Two Hours, a book about marathons, was something I only found out about via a circuitous chain of hyperlinks. DC Rainmaker’s blog linked to a Tracksmith-sponsored piece of photojournalism, where they took pictures of the 3rd and 4th place athletes at the US Olympic trials. (Third place goes to the Olympics, fourth place goes home.) Tracksmith is like an American Rapha but for well-paid runners rather than cyclists. They sponsor a running-and-stuff weekly newsletter called the Weekly Round-Up, and the writer of that had interviewed the author of Two Hours. Whew.

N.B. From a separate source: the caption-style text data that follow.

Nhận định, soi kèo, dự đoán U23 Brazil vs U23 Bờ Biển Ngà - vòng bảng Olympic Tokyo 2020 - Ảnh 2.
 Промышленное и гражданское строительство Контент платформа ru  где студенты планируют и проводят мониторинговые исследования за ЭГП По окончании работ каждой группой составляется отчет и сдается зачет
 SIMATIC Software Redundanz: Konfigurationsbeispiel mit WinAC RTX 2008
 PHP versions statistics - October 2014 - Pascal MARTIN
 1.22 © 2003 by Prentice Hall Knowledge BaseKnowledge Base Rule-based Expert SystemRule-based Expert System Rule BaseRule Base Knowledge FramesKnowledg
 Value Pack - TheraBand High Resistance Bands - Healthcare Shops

When I say marathons, Two Hours is more specifically about modern marathons, and the men that run them the fastest. There’s a short discussion of the start of the modern era (including what must have been one of the world’s most boring spectator events, 262 laps of Madison Square Gardens) but the majority of it is centred on the Kenyans who dominate the event since the turn of the century. (They almost all have names that start with a K, which makes it a little bit hard to keep track of.)
Caesar writes really well, although he’s got the advantage of good material. I read the story of Sammy Wanjiru’s life and death with a lump in my throat (I knew how it turned out, but hadn’t appreciated how much he achieved before he died) and then I watched the final 5 minutes of his second Chicago Marathon, where both he and the man in second place, Kebede, seem to be doing a 1500m sprint not the end of a 26 mile race. Watching somebody that you know will shortly afterwards be dead is sometimes unusually affecting. Even with a crappy Youtube rip of the final minutes, I was almost weeping at the end.
After that, the story of Geoffrey Mutei and his sub-2:03 marathon feels anti-climactic. As in so many things with sport, it’s aggravating to see it’s not accepted as a ‘proper’ world record, for a series of reasons that seem rather arbitrary. Not that the marathon isn’t arbitrary anyway, in distance or in the religious significance of people trying to run it in less than 2 hours.
Whether this is as fascinating for somebody who isn’t deeply embroiled in training for a marathon, I don’t know. It didn’t take me much more than the titular 2 hours to read though, so it’s not as if you’ve got to risk much finding out.